The asus routers seems to balk when the IP's of the request change between requests.

Can anything be done to prevent getting the "Another user is logged in" error screen?
 
You just need to log out of the router and close the browser. Then, you can log in from another computer.
 
You just need to log out of the router and close the browser. Then, you can log in from another computer.
You misunderstand. I cannot log out, since my IP address is changing between actions within the GUI. Same computer, same browser...
 
Oh okay. That is a tough one.

Are you changing your IP yourself? Does closing all the browser windows help?
 
Oh okay. That is a tough one.

Are you changing your IP yourself? Does closing all the browser windows help?
No, our traffic is routed through many routers, so one click may come from one external IP and the next from another.
 
You could try changing the auto logout feature to a minute or two and see if that helps.
 
You misunderstand. I cannot log out, since my IP address is changing between actions within the GUI. Same computer, same browser...

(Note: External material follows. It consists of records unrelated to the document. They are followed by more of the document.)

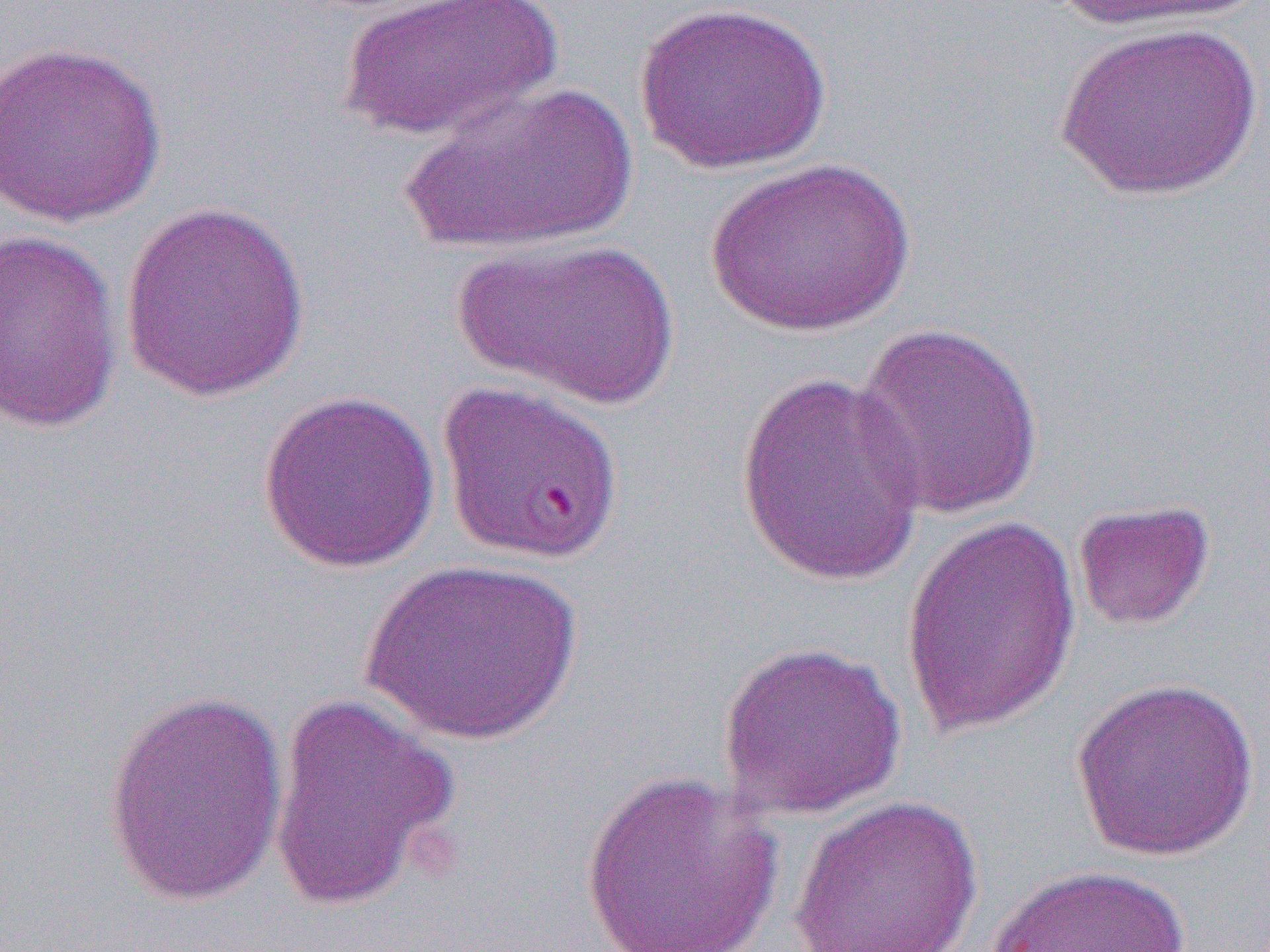

slide-level diagnosis = Plasmodium falciparum
modality = light microscopy
magnification = 1000x
field of view = single
image size = 1270×952 pixels
uninfected red blood cell locations = approximate bounding boxes as (x1, y1, x2, y2) in pixels: (342, 0, 561, 142), (1047, 0, 1257, 33), (634, 1, 833, 175), (1054, 20, 1264, 202), (0, 40, 168, 227), (398, 80, 638, 256), (706, 158, 915, 336), (118, 201, 311, 401), (0, 228, 125, 436), (452, 236, 679, 411), (852, 322, 1045, 522), (735, 371, 929, 588), (436, 381, 623, 566), (257, 389, 441, 574), (1073, 498, 1215, 632), (899, 512, 1083, 737), (361, 559, 583, 746), (717, 639, 909, 820), (1070, 677, 1260, 862), (103, 688, 289, 907), (266, 691, 463, 915), (580, 769, 783, 951), (787, 795, 984, 952), (986, 864, 1193, 952)
preparation = thin blood smear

This won't really help you, but whoever configured your load balancer at work didn't know what he was doing IMHO. Once a web client is routed through a specific interface, it should stay to that interface for at least the next few minutes/hours (that's how my own load balancer at work operates). A lot of websites won't work properly without that, as many websites to which you have to log in will validate your session against your IP to prevent session hijacking. For instance, the Horde webmail is one that will validate a session against your IP.

Your best bet is probably to setup a VPN tunnel, and do your management through that tunnel. That way, you will always be coming through whichever IP the tunnel was established with. And unlike http, the VPN tunnel tcp/udp session remains active as long the tunnel remains connected.
 
This won't really help you, but whoever configured your load balancer at work didn't know what he was doing IMHO. Once a web client is routed through a specific interface, it should stay to that interface for at least the next few minutes/hours (that's how my own load balancer at work operates). A lot of websites won't work properly without that, as many websites to which you have to log in will validate your session against your IP to prevent session hijacking. For instance, the Horde webmail is one that will validate a session against your IP.

Your best bet is probably to setup a VPN tunnel, and do your management through that tunnel. That way, you will always be coming through whichever IP the tunnel was established with. And unlike http, the VPN tunnel tcp/udp session remains active as long the tunnel remains connected.
Use of VPN would be a violation of policy. No websites exhibit problems except for my Asus routers. Sessions shouldn't have to remain in a single IP.